I. Integrals
We have (typo corrected),
\begin{align} I_1 &=\pi =\int_{-\infty}^{\infty}\frac{(x-1)^2}{\color{blue}{(2x - 1)}^2 + (x^2 - x)^2}\,dx,\quad\text{(by Mark S.)}\\[1.8mm] I_3 &=\pi =\int_{-\infty}^{\infty}\frac{(x+1)^2}{\color{blue}{(x + 1)}^2 + (x^2 + x)^2}\,dx\\[1.8mm] I_5 &=\pi =\int_{-\infty}^{\infty}\frac{(x+1)^2}{\color{blue}{(x^2 - x - 1) }^2 + (x^2 + x)^2}\,dx\\[1.8mm] \color{red}{I_7} &=\pi =\int_{-\infty}^{\infty}\frac{(x+1)^2}{\color{blue}{(x^3 + 2x^2 - x - 1)}^2 + (x^2 + x)^2}\,dx\\[1.8mm] I_9 &=\pi =\int_{-\infty}^{\infty}\frac{(x-1)^2}{\color{blue}{(x^3 - 3x^2 + 1)}^2 + (x^2 - x)^2}\,dx\\[1.8mm] I_{11} &=\, ?? =\int_{-\infty}^{\infty}\frac{(x\pm1)^2}{\color{blue}{(x^5 + 3x^4 - 3x^3 - 4x^2 + x + 1)}^2 + (x^2 \pm x)^2}\,dx \end{align}
where those in blue are the minimal polynomials of $x=\frac{1}{2\cos(2\pi/p)}$ for $p=1,3,5,7,9,11$. These integrals have the form,
$$I_p =\int_{-\infty}^{\infty}\frac{(x\pm 1)^2}{F_p(x)}$$
where $F(x)=0$ is an equation with a solvable Galois group excepting $p=11$. The red integral $I_7$ is the one in the post, A nasty integral of a rational function,
$$\int_0^{\infty} \frac{x^8 - 4x^6 + 9x^4 - 5x^2 + 1}{x^{12} - 10 x^{10} + 37x^8 - 42x^6 + 26x^4 - 8x^2 + 1} \, dx = \frac{\pi}{2}$$ as well as in this post after some manipulation.
II. Question 1
Q: Why did the "pattern" of using minimal polynomials work then stop at $p=11$, and how can we make it continue by adjusting other parameters?
III. Alternative forms
Based on an insight from an old post, for $p=7$ we use the "negative" case on both its numerator and denominator.
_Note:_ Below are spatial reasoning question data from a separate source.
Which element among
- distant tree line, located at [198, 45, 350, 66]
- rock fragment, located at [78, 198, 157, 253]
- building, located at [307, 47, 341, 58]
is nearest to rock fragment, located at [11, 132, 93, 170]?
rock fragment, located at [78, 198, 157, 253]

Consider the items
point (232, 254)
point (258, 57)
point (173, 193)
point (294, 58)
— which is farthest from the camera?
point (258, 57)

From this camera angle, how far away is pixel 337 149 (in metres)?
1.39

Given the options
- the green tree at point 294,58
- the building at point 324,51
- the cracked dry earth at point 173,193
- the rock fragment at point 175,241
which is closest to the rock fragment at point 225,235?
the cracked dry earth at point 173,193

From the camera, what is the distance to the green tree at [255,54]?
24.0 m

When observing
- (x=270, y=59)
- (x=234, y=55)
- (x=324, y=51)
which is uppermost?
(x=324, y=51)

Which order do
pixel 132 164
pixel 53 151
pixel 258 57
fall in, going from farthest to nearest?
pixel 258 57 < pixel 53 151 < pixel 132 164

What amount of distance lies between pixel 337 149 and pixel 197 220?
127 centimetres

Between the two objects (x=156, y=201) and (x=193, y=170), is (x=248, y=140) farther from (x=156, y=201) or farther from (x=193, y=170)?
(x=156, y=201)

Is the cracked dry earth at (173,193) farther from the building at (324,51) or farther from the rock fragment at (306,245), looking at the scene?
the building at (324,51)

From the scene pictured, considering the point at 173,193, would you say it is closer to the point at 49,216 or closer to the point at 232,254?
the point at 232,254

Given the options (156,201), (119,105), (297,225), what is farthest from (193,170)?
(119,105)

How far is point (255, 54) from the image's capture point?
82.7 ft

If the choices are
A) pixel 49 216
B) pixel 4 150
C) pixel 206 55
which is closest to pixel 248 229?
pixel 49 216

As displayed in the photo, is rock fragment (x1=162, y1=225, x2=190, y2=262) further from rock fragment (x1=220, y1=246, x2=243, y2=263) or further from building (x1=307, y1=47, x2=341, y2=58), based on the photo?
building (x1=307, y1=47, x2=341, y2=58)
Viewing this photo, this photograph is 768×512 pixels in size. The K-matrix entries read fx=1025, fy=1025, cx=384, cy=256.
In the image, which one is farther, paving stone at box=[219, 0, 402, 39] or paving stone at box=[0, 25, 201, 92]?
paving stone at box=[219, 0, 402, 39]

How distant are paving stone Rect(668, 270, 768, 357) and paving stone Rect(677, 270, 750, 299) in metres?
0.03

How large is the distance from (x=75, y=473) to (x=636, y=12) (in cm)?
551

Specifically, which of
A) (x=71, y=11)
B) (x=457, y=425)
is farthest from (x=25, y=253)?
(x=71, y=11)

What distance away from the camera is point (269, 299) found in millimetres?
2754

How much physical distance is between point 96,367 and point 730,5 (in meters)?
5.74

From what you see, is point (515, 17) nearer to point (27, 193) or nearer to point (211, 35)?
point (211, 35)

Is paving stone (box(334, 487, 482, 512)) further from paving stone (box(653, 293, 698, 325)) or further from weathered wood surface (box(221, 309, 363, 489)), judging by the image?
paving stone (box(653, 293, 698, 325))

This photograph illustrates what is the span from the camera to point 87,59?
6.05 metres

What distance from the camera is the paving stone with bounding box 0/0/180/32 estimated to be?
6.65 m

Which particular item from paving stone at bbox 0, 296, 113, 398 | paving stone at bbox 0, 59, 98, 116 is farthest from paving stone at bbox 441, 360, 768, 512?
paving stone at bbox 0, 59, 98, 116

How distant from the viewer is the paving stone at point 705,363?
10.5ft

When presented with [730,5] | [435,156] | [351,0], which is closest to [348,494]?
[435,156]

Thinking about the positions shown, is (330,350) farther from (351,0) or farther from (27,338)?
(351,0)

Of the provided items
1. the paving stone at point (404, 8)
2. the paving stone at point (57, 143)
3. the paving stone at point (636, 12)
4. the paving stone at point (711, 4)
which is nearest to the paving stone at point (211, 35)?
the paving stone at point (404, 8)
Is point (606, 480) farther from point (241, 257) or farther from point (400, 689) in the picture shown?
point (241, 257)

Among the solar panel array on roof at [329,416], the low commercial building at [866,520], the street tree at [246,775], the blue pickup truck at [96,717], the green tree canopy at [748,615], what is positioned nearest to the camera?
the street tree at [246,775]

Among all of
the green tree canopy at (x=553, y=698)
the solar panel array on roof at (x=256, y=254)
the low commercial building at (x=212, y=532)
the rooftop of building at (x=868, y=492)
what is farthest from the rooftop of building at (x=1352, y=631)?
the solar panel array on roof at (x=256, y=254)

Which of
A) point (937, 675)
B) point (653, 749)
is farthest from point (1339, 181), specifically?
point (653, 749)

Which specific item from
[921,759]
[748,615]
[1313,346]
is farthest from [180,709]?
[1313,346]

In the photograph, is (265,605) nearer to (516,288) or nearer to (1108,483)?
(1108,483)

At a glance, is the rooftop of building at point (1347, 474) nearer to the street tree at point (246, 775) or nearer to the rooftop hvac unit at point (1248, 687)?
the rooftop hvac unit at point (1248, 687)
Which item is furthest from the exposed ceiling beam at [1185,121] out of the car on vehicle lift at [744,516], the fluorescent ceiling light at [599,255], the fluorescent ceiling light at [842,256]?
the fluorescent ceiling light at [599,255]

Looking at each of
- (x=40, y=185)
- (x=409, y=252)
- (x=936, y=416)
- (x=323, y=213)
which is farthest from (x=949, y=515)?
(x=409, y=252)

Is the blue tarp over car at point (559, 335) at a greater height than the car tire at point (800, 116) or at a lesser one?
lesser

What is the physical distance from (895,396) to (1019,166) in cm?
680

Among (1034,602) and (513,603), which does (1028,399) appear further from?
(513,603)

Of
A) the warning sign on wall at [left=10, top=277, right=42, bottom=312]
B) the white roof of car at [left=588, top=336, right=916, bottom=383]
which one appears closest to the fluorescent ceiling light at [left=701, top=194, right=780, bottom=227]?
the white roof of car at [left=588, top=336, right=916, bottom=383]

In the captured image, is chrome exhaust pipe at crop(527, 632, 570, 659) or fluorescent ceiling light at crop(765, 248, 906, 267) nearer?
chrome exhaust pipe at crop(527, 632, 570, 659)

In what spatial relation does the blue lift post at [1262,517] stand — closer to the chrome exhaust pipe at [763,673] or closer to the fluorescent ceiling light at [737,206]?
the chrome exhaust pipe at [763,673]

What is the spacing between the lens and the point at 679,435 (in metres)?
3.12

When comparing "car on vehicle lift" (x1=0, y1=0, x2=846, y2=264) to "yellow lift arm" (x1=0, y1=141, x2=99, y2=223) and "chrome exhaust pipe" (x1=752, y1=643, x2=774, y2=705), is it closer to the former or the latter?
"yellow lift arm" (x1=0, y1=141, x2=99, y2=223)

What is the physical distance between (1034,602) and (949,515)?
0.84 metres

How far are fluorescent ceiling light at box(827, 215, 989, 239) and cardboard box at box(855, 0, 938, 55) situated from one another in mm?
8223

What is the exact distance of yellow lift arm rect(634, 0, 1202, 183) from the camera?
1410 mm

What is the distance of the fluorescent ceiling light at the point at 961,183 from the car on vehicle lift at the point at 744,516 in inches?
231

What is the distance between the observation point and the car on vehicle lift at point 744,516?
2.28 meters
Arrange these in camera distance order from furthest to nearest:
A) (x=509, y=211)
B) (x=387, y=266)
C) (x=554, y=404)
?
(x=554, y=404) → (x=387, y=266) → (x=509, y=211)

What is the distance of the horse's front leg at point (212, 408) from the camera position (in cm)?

The denominator is a sextic again with a solvable Galois group, discriminant factor $12833,$ and we find,
$$\int_{-\infty}^{\infty}\frac{(x\color{red}-1)^2}{\color{blue}{(x^3 + 2x^2 - x - 1)}^2 + (x^2 \color{red}- x)^2}\,dx=\pi\sqrt{\frac{u}{\color{green}{12833}}}$$
where $u$ is a root of a nonic also with a solvable Galois group,
$$\small -\color{green}{12833}^3*1782434241^2 - 41120374319577904376201744753 u - 354521093943488815427187669 u^2 - 550802363395052799639795 u^3 - 176617825075778391189 u^4 + 116970252692553921 u^5 - 20201478347596 u^6 + 1625465206 u^7 - 63997 u^8 + u^9=0$$
For $p=9$, if we use the positive case, the denominator still is solvable. However, for $p=11$, then $F(x) = 0$ is not solvable for either case.
IV. Question 2
Q: So was the pattern interrupted because the denominator of $p=11$ no longer has a solvable Galois group?